#### [Excerpt to read]
-=-=-=-=-

Reputation: 4677
Given a file looks like this:
1440927 1
1727557 3
1440927 2
9917156 4
The first field is an ID which is in range(0, 200000000)
. The second field represents a type , which is in range(1, 5)
. And type 1 and type 2 belong to a common category S1
, while type 3 and type 4 belong to S2
. One single ID may have several records with different type. The file is about 200MB in size.
The problem is to count the number of IDs which has a record of type 1 or 2, and the number of IDs which has a record of type 3 or 4.
My code:
def gen(path):
line_count = 0
for line in open(path):
tmp = line.split()
id = int(tmp[0])
yield id, int(tmp[1])
max_id = 200000000
S1 = bitarray.bitarray(max_id)
S2 = bitarray.bitarray(max_id)
for id, type in gen(path):
if type != 3 and type != 4:
S1[id] = True
else:
S2[id] = True
print S1.count(), S2.count()

-=-=-=-=-

#### [Stored data]
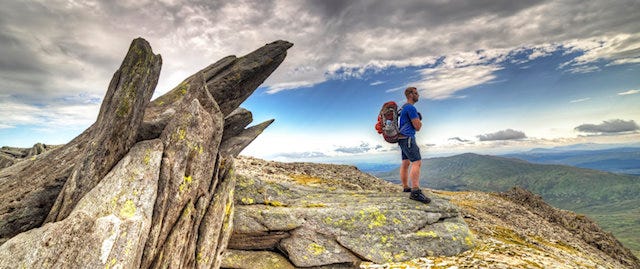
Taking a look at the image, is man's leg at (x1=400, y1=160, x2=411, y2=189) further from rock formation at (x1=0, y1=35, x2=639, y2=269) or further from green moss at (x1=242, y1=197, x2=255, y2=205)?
green moss at (x1=242, y1=197, x2=255, y2=205)

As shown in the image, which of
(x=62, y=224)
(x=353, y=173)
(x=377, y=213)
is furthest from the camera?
(x=353, y=173)

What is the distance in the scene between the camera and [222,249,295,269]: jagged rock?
14547 millimetres

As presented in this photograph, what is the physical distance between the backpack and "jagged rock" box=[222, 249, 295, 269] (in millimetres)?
9773

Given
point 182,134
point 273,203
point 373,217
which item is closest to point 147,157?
point 182,134

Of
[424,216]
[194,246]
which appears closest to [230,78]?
[194,246]

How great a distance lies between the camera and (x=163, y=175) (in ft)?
39.6

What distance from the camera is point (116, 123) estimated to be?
12.2m

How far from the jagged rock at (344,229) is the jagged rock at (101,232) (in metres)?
5.88

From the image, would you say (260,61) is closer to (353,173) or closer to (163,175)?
(163,175)

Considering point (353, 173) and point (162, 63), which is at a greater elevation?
point (162, 63)

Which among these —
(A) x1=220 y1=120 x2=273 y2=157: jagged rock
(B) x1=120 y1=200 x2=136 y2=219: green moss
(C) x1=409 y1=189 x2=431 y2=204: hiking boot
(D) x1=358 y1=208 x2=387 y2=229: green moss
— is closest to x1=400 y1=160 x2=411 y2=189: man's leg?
(C) x1=409 y1=189 x2=431 y2=204: hiking boot

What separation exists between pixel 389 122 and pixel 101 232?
1567 centimetres

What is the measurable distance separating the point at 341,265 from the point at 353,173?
23861 millimetres

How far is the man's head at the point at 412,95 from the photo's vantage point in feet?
63.1
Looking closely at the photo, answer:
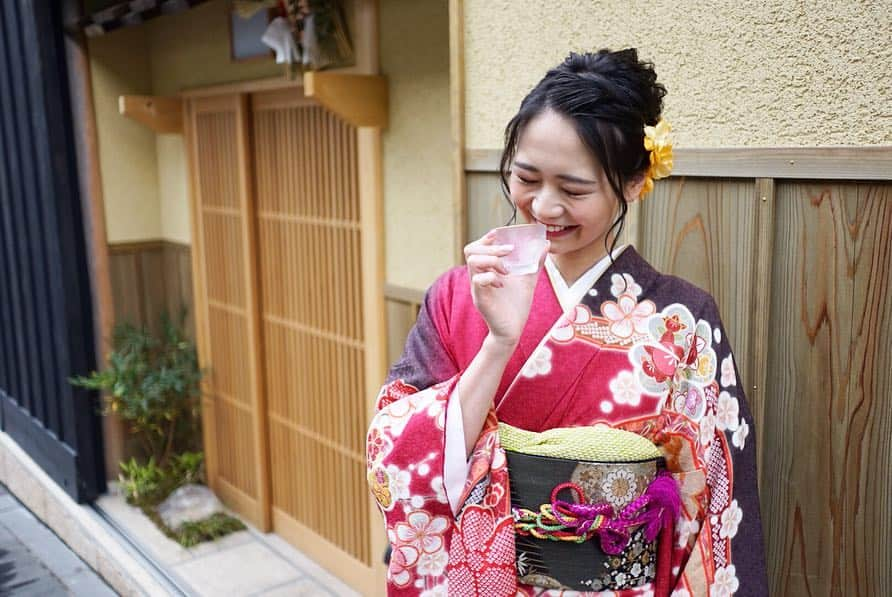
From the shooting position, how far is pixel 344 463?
438 cm

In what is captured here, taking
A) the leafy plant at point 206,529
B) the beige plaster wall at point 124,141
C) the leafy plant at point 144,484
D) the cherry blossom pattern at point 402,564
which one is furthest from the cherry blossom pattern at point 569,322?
the beige plaster wall at point 124,141

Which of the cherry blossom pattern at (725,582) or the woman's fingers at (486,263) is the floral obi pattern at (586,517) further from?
the woman's fingers at (486,263)

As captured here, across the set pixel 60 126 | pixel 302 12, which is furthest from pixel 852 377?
pixel 60 126

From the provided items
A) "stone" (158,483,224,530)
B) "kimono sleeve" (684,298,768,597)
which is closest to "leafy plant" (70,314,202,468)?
"stone" (158,483,224,530)

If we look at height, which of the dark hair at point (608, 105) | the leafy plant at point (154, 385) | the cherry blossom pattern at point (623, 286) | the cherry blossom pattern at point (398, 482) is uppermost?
the dark hair at point (608, 105)

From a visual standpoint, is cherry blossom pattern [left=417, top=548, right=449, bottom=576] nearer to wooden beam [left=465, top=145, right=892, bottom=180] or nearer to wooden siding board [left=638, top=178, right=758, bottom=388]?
wooden siding board [left=638, top=178, right=758, bottom=388]

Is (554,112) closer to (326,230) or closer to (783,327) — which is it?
(783,327)

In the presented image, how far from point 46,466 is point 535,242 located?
198 inches

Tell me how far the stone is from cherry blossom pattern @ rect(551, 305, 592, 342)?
13.3ft

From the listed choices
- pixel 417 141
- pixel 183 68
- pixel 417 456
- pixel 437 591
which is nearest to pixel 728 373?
pixel 417 456

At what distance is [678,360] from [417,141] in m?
2.09

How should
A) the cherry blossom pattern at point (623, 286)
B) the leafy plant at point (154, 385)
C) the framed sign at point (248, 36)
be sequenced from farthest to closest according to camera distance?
1. the leafy plant at point (154, 385)
2. the framed sign at point (248, 36)
3. the cherry blossom pattern at point (623, 286)

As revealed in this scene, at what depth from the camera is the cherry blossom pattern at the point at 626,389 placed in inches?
64.7

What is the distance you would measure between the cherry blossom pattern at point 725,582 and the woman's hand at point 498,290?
2.19 feet
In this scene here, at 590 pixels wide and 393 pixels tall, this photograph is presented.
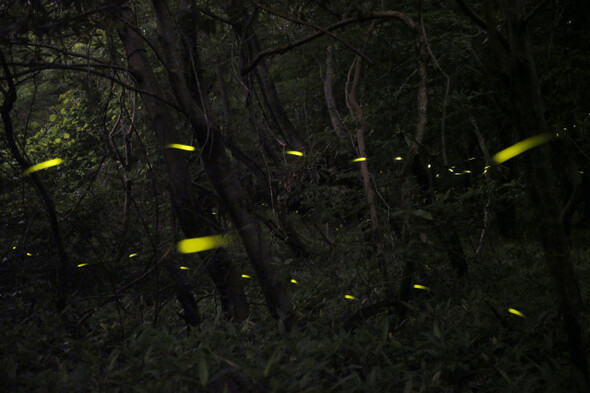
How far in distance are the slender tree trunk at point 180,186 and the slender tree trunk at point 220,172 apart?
1.28 feet

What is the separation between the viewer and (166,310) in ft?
25.9

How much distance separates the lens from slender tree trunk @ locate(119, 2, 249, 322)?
6023 millimetres

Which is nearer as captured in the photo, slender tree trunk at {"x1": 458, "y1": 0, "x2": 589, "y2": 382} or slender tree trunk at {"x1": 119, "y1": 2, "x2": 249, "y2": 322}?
slender tree trunk at {"x1": 458, "y1": 0, "x2": 589, "y2": 382}

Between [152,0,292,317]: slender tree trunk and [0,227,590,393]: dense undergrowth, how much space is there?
411 millimetres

-=-=-=-=-

#### [Do this]
Output the forum post on counting IDs by type, from "The problem is" up to and including "tmp = line.split()". The records come from a source separate from the forum post.

#### [Exercise result]
The problem is to count the number of IDs which has a record of type 1 or 2, and the number of IDs which has a record of type 3 or 4.
My code:
def gen(path):
line_count = 0
for line in open(path):
tmp = line.split()